私は北京に約30年間暮らしたが、「廟会」(縁日)に足を運んだことがなかった。
 改革開放以前は文化大革命によって古い伝統は殆ど抹消され、80年代においても「移風易俗」(封建的な慣習を変えようの意)意識が支配的で、民族的伝統は殆ど復活していなかった。北京の伝統である「春節の廟会」は1990年代になって徐々に蘇ってきたようだが、1989年以降、私は日本に滞在するようになり、北京で春節を過ごす機会に恵まれなかった。今回、テレビであちこちの「廟会」の様子が報道されたため、一度、行ってみようという気になった。

 1月30日は旧正月2日にあたり、幸い晴天で、「廟会」に行く絶好の日和となった。 私は家から近いところにある地壇公園に足を運んだ。
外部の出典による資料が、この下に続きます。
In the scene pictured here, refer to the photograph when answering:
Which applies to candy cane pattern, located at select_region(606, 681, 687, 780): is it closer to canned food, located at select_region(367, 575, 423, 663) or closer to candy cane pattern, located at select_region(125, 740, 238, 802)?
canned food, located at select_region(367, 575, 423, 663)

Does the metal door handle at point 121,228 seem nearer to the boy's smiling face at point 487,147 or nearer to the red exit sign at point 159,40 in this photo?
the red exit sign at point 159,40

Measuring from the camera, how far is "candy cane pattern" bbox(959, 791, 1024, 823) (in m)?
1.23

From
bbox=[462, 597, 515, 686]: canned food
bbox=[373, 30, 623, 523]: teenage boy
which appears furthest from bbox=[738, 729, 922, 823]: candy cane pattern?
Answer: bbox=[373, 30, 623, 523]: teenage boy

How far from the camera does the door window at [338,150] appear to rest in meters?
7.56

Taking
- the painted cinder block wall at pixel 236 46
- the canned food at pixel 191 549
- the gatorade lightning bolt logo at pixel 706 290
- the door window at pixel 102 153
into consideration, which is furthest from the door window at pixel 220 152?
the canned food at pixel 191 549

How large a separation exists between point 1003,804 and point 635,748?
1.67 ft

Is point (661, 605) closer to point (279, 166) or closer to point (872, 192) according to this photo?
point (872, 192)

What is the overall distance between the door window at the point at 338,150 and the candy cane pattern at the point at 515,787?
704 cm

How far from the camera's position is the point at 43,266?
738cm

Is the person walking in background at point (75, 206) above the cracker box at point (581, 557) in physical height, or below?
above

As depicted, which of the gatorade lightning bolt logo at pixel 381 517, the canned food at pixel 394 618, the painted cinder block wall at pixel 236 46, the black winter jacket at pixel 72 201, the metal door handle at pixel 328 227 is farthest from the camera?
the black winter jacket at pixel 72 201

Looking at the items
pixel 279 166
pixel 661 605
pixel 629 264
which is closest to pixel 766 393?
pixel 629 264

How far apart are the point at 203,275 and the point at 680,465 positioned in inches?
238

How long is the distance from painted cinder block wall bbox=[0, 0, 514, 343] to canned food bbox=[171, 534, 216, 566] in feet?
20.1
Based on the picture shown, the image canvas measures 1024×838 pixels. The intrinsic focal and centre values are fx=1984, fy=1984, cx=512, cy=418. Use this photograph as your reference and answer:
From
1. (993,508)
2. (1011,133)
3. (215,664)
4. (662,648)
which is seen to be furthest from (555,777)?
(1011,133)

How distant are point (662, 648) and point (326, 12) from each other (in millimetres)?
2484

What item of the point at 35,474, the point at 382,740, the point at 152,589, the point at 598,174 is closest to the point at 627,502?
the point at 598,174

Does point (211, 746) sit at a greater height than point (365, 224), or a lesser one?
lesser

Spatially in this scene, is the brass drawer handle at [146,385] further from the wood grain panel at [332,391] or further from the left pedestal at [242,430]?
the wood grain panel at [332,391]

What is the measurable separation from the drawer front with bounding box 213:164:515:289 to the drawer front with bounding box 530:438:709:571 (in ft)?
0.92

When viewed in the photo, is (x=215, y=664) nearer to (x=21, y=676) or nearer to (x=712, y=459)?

そこはすでにすし詰めの人出で、今更ながらその賑わいに驚いた。我が家のマンション近くの道路は臨時駐車場となり、交通巡査らによって整理されていた。なぜこんなに車が多いのかと訝かったのだが、地壇公園に行ってはじめて、それは「廟会」へと向かう車族のためのものであることが分かった。

 春節の地壇公園は、ふだん目にすることのできない北京の工芸品とか、全国各地からの特産物などが通り道の両側に並ぶ。また出し物もあれば、進んで舞台に上がって喉自慢を披露する青空カラオケ場もある。順番を待つ若い女性や子供たち、実にいろいろなジャンルの歌声が響きわたる。地壇公園にはなかったが、他の廟会では、北京在住の外国人による仮装行列などが催され、ますます国際性を帯びているとテレビで報道された。北京はそのうち現代の長安になるのではと思いを馳せる。

 何も買わないのは「廟会」に悪いと思って、天津名物麻花(マーファ)と紙袋に入ったタンフールを買った。モンテ・クリスト伯、椿姫など世界文学の映画DVDが一枚五元(六十円)という投げ売り物があり、六枚買い込んだ。こういう掘り出し物にめぐり合えるのも楽しみの一つである。ふと、新製品のプラスチックモップの使い方を示しながら大声で客寄せしているのが目に入る。モップを手で絞る必要もなく、なかなかよくできている。一本六十元 (九〇〇円)で、持ち帰った。もう二十年以上も使ってきた布切れモップは、これで博物館入りとなる。
 
 目を閉じると、躍進する中国の地響きが聞こえてくる。今年の春節は、これまでになく思い出深きものとなった。